2. The liner according to claim 1 wherein said seal portion and flexible lip portion are configured for being responsive to pressures produced during pump operation.

3. The liner according to claim 1 wherein each said flexible lip portion extends generally axially in a direction opposite said annular flange and is spaced from said annular flange to provide a cavity therebetween.

4. The liner according to claim 1 wherein said liner is made of an elastomeric material.

5. The liner according to claim 1 wherein each said seal portion is wedge-shaped.

6. The liner according to claim 1 wherein each said flange extends from an opposing side of said liner body at an angle to said central axis.

7. The liner according to claim 6 wherein each said flexible lip portion is spaced from the flange to which it is adjacently positioned and extends generally in parallel orientation to said flange.

8. The liner according to claim 1 wherein said each flange is formed with axially extending strengthening ribs.

9. The liner according to claim 8 wherein each said flange is formed with an inner surface oriented toward said central axis, and said strengthening ribs are positioned on said inner surface of said flange.

10. A method of fitting a liner to a pump casing, comprising:

providing a pump casing having a volute section and opposing front and rear sides for positioning on either side and against said volute section to define a pump chamber for receiving an impeller mounted for rotation about a rotational axis, the adjacent positioning of said volute section and each said opposing front and rear sides forming a cavity;

providing a one-piece liner having annular flanges on opposing sides of said liner, each said annular flange having a sealing portion configured with an annular cavity;

separating the front and rear sides of said pump casing from said volute section;

positioning said liner within said pump casing with said annular flanges positioned for clamping between said volute section and said front and rear sides, respectively, in a manner to position said annular cavity of said liner for pressurization;

joining said front side and rear side of said pump casing to said volute section thereby clamping said flanges of said liner between said volute section and said respective opposing front and rear sides.

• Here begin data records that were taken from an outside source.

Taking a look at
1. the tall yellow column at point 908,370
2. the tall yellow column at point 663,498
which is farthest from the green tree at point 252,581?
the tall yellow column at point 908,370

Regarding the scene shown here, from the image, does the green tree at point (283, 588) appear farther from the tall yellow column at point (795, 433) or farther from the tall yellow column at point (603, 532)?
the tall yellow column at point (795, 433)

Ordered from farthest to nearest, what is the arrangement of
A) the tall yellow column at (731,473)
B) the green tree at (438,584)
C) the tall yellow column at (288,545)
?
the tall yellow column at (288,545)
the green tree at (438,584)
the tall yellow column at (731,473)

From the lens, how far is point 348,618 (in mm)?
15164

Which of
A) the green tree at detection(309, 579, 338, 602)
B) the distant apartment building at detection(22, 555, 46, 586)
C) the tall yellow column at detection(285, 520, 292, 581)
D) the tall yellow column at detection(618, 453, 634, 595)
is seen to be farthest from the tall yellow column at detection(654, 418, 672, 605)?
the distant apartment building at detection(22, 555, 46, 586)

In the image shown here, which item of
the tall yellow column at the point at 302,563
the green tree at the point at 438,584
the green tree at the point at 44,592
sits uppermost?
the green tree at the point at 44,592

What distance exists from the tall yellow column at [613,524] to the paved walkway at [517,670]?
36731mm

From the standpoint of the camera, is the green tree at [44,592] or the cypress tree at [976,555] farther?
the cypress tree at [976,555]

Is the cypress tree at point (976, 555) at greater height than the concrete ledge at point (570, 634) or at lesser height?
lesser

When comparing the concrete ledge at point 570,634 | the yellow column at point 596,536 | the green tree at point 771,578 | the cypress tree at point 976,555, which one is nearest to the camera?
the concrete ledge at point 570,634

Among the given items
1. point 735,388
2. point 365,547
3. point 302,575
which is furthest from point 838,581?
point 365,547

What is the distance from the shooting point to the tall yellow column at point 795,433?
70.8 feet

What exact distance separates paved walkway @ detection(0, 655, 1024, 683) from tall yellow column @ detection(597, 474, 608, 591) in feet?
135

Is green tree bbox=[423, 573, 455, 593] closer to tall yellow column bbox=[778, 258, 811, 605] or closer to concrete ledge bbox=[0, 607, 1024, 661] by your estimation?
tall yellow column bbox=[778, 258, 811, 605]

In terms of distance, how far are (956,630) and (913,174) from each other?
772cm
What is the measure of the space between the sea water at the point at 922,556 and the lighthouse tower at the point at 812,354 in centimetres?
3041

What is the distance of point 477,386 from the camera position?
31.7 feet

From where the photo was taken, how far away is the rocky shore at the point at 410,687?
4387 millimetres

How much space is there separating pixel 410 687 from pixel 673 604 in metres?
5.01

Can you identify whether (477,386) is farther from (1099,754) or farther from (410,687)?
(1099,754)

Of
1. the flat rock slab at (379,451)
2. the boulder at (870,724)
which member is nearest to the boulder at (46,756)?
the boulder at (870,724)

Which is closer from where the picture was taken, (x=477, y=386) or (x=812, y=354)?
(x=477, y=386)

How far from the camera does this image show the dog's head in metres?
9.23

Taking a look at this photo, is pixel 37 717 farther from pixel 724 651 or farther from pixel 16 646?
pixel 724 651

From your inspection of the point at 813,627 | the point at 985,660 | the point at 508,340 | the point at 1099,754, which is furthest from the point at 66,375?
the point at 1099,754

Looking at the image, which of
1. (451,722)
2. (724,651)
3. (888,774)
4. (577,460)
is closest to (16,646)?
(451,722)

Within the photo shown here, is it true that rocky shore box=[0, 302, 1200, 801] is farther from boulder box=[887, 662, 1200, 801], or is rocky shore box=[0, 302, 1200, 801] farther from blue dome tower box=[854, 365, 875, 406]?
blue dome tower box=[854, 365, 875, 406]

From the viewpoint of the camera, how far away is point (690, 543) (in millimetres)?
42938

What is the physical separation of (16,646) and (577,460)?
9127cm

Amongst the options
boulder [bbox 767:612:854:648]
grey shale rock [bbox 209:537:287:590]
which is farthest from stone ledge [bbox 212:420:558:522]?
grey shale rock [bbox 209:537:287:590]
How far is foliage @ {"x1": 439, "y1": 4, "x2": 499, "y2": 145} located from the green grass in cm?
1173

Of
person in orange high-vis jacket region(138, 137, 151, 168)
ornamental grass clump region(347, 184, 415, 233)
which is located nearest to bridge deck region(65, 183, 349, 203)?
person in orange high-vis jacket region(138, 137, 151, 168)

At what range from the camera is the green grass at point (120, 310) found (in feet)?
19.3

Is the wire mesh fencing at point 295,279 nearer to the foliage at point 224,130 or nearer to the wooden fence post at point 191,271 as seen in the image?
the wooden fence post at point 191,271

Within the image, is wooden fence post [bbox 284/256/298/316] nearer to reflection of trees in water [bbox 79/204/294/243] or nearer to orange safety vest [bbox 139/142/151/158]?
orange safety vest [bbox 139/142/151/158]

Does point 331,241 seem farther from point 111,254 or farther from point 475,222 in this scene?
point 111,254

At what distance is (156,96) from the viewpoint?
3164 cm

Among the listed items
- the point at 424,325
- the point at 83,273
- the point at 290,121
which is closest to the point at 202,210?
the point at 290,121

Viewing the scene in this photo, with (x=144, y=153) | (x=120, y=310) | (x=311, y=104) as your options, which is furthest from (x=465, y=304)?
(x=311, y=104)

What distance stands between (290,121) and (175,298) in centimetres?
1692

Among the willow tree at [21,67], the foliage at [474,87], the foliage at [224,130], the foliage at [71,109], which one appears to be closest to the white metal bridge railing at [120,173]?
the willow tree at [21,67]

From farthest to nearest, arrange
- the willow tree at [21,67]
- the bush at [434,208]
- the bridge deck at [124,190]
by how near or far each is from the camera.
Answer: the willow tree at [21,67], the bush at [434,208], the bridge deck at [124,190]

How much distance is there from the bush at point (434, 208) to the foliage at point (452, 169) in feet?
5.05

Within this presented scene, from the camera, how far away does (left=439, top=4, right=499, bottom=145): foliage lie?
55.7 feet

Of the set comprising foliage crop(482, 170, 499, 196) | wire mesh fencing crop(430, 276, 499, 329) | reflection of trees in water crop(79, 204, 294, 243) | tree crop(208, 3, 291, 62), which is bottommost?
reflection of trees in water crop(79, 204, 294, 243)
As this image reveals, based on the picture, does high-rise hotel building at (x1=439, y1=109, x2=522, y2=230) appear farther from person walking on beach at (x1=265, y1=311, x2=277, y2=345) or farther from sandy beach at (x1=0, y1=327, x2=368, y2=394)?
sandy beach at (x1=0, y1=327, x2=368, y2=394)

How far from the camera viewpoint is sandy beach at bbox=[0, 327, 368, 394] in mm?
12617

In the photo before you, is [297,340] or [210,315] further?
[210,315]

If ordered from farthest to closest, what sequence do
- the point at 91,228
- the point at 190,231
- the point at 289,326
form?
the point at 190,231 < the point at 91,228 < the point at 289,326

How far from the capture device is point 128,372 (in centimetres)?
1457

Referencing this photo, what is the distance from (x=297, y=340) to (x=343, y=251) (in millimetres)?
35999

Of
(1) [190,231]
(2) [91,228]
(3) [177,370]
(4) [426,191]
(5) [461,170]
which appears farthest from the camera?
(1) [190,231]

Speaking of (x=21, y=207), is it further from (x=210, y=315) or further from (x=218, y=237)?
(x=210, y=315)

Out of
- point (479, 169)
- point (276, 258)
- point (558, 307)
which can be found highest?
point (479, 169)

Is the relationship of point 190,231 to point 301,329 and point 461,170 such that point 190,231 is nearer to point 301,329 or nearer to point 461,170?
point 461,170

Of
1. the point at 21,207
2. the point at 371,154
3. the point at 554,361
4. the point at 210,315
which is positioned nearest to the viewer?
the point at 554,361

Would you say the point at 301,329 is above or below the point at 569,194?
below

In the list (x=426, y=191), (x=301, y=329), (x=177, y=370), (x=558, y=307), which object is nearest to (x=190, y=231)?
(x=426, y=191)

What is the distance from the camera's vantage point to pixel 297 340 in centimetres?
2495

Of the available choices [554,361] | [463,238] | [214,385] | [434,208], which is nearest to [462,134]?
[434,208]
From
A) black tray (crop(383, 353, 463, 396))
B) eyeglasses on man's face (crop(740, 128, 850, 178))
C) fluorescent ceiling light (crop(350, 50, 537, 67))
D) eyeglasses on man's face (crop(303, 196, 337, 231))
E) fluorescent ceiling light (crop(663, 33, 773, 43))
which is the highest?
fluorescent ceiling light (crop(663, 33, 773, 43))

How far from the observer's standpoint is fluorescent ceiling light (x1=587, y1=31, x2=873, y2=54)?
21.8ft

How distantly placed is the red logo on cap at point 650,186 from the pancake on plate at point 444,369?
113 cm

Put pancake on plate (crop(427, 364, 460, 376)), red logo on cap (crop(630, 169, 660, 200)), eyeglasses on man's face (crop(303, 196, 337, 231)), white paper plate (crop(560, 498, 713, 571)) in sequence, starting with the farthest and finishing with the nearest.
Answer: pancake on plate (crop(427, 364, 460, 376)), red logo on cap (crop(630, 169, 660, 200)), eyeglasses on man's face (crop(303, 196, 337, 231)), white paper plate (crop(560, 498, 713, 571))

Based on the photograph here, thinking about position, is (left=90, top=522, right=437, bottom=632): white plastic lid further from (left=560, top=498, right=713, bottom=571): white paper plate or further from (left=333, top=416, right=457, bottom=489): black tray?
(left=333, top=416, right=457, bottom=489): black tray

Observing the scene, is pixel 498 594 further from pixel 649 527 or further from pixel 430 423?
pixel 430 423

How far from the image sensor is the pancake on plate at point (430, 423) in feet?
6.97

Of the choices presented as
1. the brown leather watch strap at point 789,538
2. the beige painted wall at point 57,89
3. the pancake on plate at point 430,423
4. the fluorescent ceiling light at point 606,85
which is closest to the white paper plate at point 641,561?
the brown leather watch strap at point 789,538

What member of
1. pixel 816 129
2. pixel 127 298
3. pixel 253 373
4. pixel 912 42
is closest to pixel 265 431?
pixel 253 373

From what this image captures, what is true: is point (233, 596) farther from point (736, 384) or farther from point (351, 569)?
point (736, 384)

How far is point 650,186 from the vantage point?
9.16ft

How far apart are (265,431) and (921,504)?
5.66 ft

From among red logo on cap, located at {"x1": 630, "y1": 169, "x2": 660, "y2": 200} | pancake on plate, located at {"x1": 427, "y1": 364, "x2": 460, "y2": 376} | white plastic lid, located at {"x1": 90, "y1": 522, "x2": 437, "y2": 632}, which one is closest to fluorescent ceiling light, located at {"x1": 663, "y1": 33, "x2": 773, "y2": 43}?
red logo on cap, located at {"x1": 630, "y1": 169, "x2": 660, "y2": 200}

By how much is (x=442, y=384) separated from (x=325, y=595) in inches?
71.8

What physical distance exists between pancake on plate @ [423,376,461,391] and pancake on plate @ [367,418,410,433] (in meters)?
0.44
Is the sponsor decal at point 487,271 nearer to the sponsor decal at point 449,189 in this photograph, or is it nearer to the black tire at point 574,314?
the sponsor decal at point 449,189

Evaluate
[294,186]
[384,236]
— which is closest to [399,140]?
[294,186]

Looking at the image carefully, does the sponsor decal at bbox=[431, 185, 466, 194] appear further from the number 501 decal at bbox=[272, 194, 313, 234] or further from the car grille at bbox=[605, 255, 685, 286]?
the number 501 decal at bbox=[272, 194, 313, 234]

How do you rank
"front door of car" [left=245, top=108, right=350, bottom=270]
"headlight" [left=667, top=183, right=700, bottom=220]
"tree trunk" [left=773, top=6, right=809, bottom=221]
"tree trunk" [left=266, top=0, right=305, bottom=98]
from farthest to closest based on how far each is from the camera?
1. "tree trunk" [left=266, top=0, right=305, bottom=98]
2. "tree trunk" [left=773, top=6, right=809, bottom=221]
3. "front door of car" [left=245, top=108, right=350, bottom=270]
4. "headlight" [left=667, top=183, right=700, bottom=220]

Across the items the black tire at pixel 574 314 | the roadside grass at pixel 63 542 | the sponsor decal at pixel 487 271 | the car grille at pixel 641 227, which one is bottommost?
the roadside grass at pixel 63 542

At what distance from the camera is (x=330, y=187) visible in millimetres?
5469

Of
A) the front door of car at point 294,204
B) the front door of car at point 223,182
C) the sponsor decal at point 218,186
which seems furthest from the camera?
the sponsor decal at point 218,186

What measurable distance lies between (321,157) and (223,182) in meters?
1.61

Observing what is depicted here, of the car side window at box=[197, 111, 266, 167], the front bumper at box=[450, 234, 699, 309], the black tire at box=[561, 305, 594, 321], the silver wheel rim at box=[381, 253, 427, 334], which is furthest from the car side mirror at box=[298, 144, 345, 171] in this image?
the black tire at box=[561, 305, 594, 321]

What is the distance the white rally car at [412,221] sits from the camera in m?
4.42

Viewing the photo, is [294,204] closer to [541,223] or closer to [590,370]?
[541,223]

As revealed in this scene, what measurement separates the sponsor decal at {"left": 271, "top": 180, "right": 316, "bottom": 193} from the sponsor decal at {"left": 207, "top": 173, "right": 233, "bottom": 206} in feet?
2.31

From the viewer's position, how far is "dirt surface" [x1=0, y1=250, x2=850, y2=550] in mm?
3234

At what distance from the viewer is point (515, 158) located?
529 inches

11. The method according to claim 10, wherein said pump casing further comprises a pump end plate assembly configured for positioning against the volute section of the pump casing thereby providing a cavity between the volute section and the end plate assembly, the method further comprising locating the sealing portion of each said flange within said cavity formed between the volute section and said adjacent pump end plate assembly.

12. The method according to claim 11 wherein said annular flanges are of an elastomer material, the method further including the step of activating each said sealing portion responsive to pressure within the pump.

13. The method of claim 10 wherein the pump casing is comprised of two sections which, when in the assembled position, have a common junction region which passes through the front and rear sides of the assembled pump casing, said method further comprising joining the two sections of the pump casing prior to attaching the respective front and rear sides.